## TASK
Reproduce exactly the lines from the one containing "Латунный светодиодный настенный" through the last line of the records below, both included. Leave out any pictures.

## GIVEN DATA

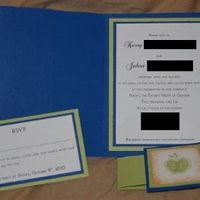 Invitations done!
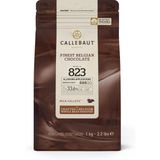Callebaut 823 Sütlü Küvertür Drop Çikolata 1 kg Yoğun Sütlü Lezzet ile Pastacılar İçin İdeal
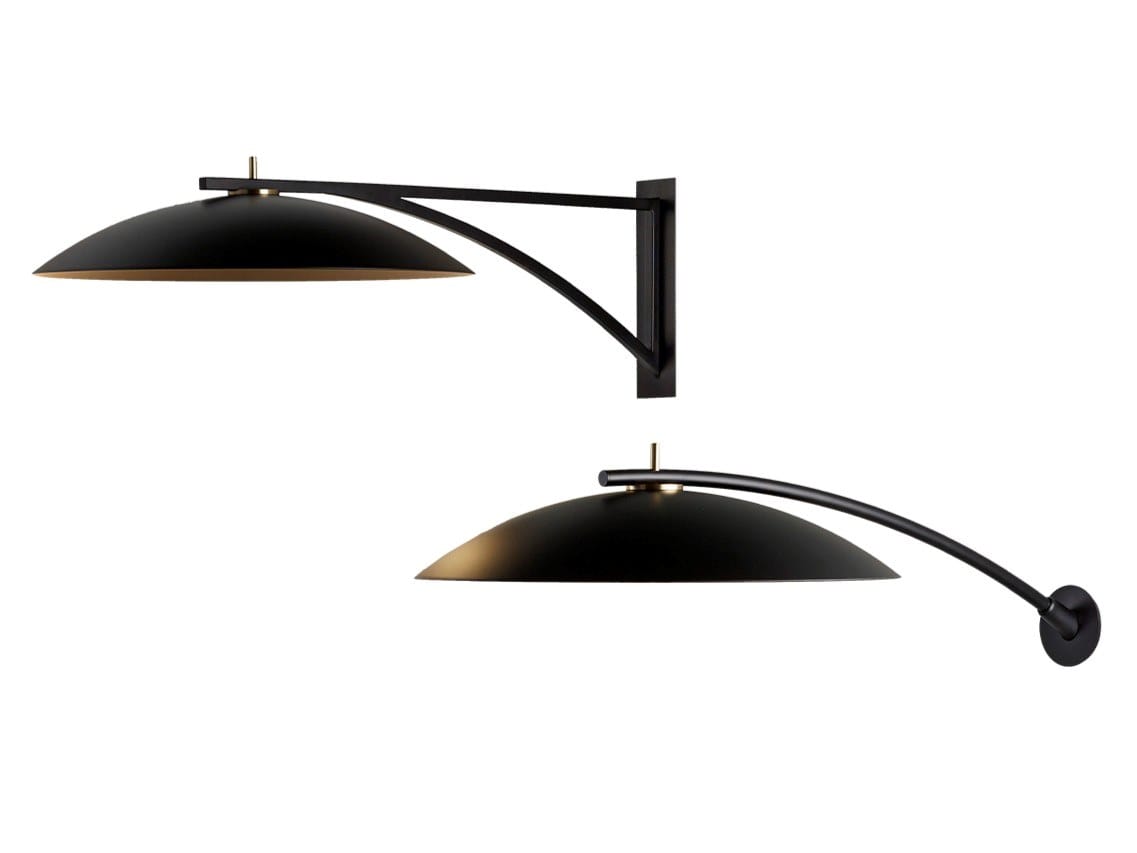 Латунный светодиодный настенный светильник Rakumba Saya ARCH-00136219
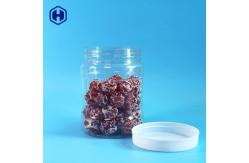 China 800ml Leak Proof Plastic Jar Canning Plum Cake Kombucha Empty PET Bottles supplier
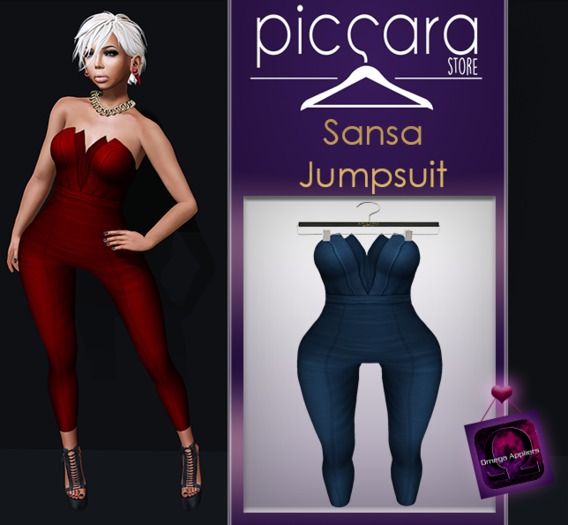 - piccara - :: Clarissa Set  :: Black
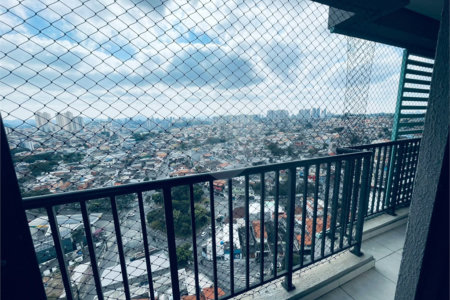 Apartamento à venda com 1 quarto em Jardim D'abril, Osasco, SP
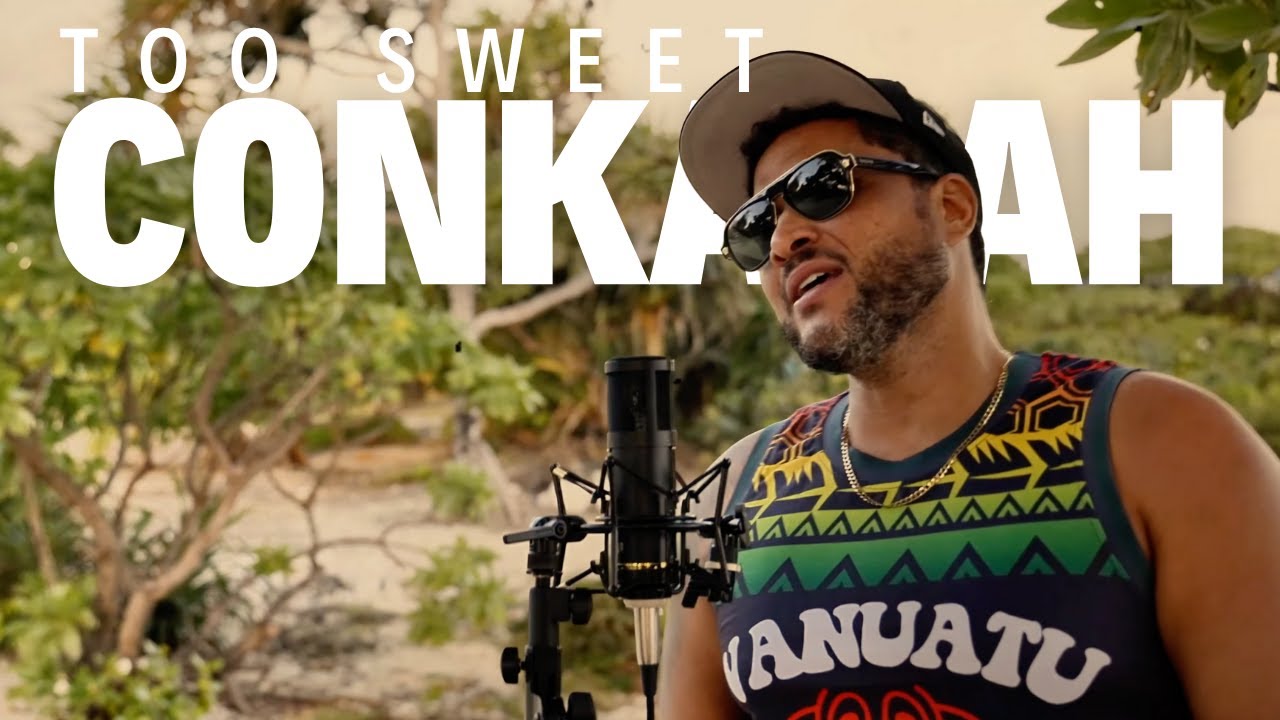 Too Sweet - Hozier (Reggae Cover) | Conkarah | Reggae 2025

## WRITTEN ANSWER
 Латунный светодиодный настенный светильник Rakumba Saya ARCH-00136219
 China 800ml Leak Proof Plastic Jar Canning Plum Cake Kombucha Empty PET Bottles supplier
 - piccara - :: Clarissa Set  :: Black
 Apartamento à venda com 1 quarto em Jardim D'abril, Osasco, SP
 Too Sweet - Hozier (Reggae Cover) | Conkarah | Reggae 2025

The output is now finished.